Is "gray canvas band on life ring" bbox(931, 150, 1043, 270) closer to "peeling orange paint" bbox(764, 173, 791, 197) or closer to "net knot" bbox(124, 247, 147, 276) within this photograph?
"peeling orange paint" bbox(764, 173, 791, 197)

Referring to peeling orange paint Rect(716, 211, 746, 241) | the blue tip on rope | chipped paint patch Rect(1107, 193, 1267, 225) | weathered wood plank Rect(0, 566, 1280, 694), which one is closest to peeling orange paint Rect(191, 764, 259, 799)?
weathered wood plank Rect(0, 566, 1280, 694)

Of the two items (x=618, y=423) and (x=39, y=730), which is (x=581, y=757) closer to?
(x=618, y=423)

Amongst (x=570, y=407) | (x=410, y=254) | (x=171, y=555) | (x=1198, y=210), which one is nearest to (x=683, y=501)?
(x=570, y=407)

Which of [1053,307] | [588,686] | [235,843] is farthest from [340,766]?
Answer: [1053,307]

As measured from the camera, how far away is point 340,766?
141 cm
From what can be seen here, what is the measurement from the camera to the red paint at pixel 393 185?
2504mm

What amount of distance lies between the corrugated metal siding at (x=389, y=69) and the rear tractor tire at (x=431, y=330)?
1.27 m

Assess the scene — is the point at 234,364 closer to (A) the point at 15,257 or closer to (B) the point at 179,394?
• • • • • • •
- [Task requirements]: Rewrite the items from the line containing "Amongst (x=570, y=407)" through the end of the items, offsetting every coordinate and distance value in the answers by -71 and leaving everything else in those lines unchanged.

- [Output of the exercise]:
Amongst (x=570, y=407) | (x=410, y=254) | (x=171, y=555) | (x=1198, y=210), which one is nearest to (x=683, y=501)?
(x=499, y=336)

Which of [1053,307] | [588,686] | [235,843] is farthest from [340,766]?
Answer: [982,236]

As measured from the camera, how far away is point 340,766?
70 cm
From what can be seen here, what is the measurement from the camera to the red paint at pixel 393 185?
2433mm

What amount of distance lies between the corrugated metal siding at (x=389, y=69) and the rear tractor tire at (x=431, y=330)?
-69.73 m

Assess the scene — is the point at 234,364 closer to (A) the point at 15,257 or closer to (B) the point at 179,394?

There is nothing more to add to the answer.